Goal: Output the lines starting with the one containing "In this photo, of" and continuing through the one containing "which is furthest from (x=33, y=158)?", reproducing them precisely as they appear in the items.

Exercise data:
= = = =

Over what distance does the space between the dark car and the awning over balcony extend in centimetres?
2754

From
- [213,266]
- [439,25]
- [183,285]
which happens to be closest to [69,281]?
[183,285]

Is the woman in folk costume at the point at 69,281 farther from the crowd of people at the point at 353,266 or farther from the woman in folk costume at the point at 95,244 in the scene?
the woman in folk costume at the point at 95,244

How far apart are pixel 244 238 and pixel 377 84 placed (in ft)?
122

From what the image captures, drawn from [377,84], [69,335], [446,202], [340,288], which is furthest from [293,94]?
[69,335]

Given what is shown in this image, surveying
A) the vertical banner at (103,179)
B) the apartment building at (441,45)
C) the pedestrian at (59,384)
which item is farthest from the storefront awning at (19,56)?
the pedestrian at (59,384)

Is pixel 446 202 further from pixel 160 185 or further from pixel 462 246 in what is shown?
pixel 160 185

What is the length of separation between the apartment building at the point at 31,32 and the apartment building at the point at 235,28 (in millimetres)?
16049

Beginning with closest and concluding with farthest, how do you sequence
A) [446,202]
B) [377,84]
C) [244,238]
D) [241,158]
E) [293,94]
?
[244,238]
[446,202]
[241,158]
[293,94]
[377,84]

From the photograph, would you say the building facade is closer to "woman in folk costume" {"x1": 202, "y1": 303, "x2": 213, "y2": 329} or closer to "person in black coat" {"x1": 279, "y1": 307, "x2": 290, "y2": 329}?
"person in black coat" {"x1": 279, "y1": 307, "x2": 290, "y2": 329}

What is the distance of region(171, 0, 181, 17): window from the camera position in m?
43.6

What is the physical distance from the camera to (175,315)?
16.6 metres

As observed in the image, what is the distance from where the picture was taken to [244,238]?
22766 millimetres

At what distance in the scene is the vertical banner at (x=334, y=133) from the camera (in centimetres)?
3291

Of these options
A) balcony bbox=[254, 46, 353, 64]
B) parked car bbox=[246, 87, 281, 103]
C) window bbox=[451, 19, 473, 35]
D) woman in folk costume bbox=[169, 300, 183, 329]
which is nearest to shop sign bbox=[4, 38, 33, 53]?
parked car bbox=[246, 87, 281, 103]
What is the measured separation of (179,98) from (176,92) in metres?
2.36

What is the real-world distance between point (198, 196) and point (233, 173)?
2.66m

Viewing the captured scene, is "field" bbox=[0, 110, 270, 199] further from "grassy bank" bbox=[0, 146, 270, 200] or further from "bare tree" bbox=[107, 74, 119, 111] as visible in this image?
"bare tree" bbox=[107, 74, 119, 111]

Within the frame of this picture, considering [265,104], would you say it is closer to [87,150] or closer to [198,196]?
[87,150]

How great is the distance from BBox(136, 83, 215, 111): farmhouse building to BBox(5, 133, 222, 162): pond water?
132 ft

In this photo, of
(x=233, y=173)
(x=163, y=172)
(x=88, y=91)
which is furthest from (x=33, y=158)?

= = = =

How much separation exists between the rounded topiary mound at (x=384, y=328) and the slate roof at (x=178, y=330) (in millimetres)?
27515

= = = =

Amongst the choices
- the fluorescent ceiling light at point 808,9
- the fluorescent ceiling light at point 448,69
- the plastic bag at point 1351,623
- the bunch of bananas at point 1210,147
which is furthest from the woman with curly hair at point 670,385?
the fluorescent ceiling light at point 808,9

= = = =

Response to the exercise:
In this photo, of
(x=233, y=173)
(x=163, y=172)
(x=88, y=91)
which is furthest from (x=33, y=158)?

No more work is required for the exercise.